All of the data that follows should be output again without any alteration.
[TASK MATERIAL]
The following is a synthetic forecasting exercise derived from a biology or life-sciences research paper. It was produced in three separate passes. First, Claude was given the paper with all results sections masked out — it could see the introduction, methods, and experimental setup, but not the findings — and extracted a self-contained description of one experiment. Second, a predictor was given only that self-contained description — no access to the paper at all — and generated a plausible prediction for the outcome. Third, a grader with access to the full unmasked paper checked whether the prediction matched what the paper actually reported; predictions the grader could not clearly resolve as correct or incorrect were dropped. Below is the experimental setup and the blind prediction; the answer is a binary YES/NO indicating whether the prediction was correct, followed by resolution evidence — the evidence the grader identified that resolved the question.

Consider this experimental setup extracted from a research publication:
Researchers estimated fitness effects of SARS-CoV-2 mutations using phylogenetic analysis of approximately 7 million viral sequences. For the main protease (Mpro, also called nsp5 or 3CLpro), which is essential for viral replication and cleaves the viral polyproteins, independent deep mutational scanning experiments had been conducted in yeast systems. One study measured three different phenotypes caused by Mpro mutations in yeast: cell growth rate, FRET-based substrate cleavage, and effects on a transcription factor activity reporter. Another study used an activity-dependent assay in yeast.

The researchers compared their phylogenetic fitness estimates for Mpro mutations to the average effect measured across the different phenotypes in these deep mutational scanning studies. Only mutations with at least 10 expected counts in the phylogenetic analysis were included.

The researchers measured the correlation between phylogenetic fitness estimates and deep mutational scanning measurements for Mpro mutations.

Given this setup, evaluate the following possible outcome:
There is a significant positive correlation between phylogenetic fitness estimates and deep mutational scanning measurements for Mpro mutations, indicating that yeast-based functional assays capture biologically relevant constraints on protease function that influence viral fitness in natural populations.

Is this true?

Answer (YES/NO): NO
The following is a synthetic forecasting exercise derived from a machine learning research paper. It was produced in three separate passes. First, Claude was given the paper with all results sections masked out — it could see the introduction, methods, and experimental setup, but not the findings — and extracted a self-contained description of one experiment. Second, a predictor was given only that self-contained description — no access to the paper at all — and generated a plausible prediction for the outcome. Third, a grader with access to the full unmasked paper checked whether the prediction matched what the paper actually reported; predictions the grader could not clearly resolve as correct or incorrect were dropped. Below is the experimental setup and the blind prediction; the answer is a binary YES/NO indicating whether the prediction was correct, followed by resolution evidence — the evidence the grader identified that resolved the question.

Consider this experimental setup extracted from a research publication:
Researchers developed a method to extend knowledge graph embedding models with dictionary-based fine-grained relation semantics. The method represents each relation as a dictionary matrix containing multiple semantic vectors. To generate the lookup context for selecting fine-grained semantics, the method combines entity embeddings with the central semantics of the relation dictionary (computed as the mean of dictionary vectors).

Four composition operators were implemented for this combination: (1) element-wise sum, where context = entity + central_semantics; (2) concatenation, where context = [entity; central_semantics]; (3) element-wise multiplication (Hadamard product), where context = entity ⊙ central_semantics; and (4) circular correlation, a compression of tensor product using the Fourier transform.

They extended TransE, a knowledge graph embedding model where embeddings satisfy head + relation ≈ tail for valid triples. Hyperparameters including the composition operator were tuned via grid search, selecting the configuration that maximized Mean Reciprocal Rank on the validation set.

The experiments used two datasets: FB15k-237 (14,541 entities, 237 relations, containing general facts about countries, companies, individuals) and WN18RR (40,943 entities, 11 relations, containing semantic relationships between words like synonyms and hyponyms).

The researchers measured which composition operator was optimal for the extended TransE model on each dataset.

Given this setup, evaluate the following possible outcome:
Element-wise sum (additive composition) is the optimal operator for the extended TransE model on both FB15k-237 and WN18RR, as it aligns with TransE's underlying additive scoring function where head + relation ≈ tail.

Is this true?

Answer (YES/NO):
[/TASK MATERIAL]
### RESPONSE FOR THIS EXERCISE
The following is a synthetic forecasting exercise derived from a biology or life-sciences research paper. It was produced in three separate passes. First, Claude was given the paper with all results sections masked out — it could see the introduction, methods, and experimental setup, but not the findings — and extracted a self-contained description of one experiment. Second, a predictor was given only that self-contained description — no access to the paper at all — and generated a plausible prediction for the outcome. Third, a grader with access to the full unmasked paper checked whether the prediction matched what the paper actually reported; predictions the grader could not clearly resolve as correct or incorrect were dropped. Below is the experimental setup and the blind prediction; the answer is a binary YES/NO indicating whether the prediction was correct, followed by resolution evidence — the evidence the grader identified that resolved the question.

Consider this experimental setup extracted from a research publication:
Researchers estimated fitness effects of SARS-CoV-2 mutations using phylogenetic analysis of approximately 7 million viral sequences. For the main protease (Mpro, also called nsp5 or 3CLpro), which is essential for viral replication and cleaves the viral polyproteins, independent deep mutational scanning experiments had been conducted in yeast systems. One study measured three different phenotypes caused by Mpro mutations in yeast: cell growth rate, FRET-based substrate cleavage, and effects on a transcription factor activity reporter. Another study used an activity-dependent assay in yeast.

The researchers compared their phylogenetic fitness estimates for Mpro mutations to the average effect measured across the different phenotypes in these deep mutational scanning studies. Only mutations with at least 10 expected counts in the phylogenetic analysis were included.

The researchers measured the correlation between phylogenetic fitness estimates and deep mutational scanning measurements for Mpro mutations.

Given this setup, evaluate the following possible outcome:
There is a significant positive correlation between phylogenetic fitness estimates and deep mutational scanning measurements for Mpro mutations, indicating that yeast-based functional assays capture biologically relevant constraints on protease function that influence viral fitness in natural populations.

Is this true?

Answer (YES/NO): NO
The following is a synthetic forecasting exercise derived from a machine learning research paper. It was produced in three separate passes. First, Claude was given the paper with all results sections masked out — it could see the introduction, methods, and experimental setup, but not the findings — and extracted a self-contained description of one experiment. Second, a predictor was given only that self-contained description — no access to the paper at all — and generated a plausible prediction for the outcome. Third, a grader with access to the full unmasked paper checked whether the prediction matched what the paper actually reported; predictions the grader could not clearly resolve as correct or incorrect were dropped. Below is the experimental setup and the blind prediction; the answer is a binary YES/NO indicating whether the prediction was correct, followed by resolution evidence — the evidence the grader identified that resolved the question.

Consider this experimental setup extracted from a research publication:
Researchers developed a method to extend knowledge graph embedding models with dictionary-based fine-grained relation semantics. The method represents each relation as a dictionary matrix containing multiple semantic vectors. To generate the lookup context for selecting fine-grained semantics, the method combines entity embeddings with the central semantics of the relation dictionary (computed as the mean of dictionary vectors).

Four composition operators were implemented for this combination: (1) element-wise sum, where context = entity + central_semantics; (2) concatenation, where context = [entity; central_semantics]; (3) element-wise multiplication (Hadamard product), where context = entity ⊙ central_semantics; and (4) circular correlation, a compression of tensor product using the Fourier transform.

They extended TransE, a knowledge graph embedding model where embeddings satisfy head + relation ≈ tail for valid triples. Hyperparameters including the composition operator were tuned via grid search, selecting the configuration that maximized Mean Reciprocal Rank on the validation set.

The experiments used two datasets: FB15k-237 (14,541 entities, 237 relations, containing general facts about countries, companies, individuals) and WN18RR (40,943 entities, 11 relations, containing semantic relationships between words like synonyms and hyponyms).

The researchers measured which composition operator was optimal for the extended TransE model on each dataset.

Given this setup, evaluate the following possible outcome:
Element-wise sum (additive composition) is the optimal operator for the extended TransE model on both FB15k-237 and WN18RR, as it aligns with TransE's underlying additive scoring function where head + relation ≈ tail.

Is this true?

Answer (YES/NO):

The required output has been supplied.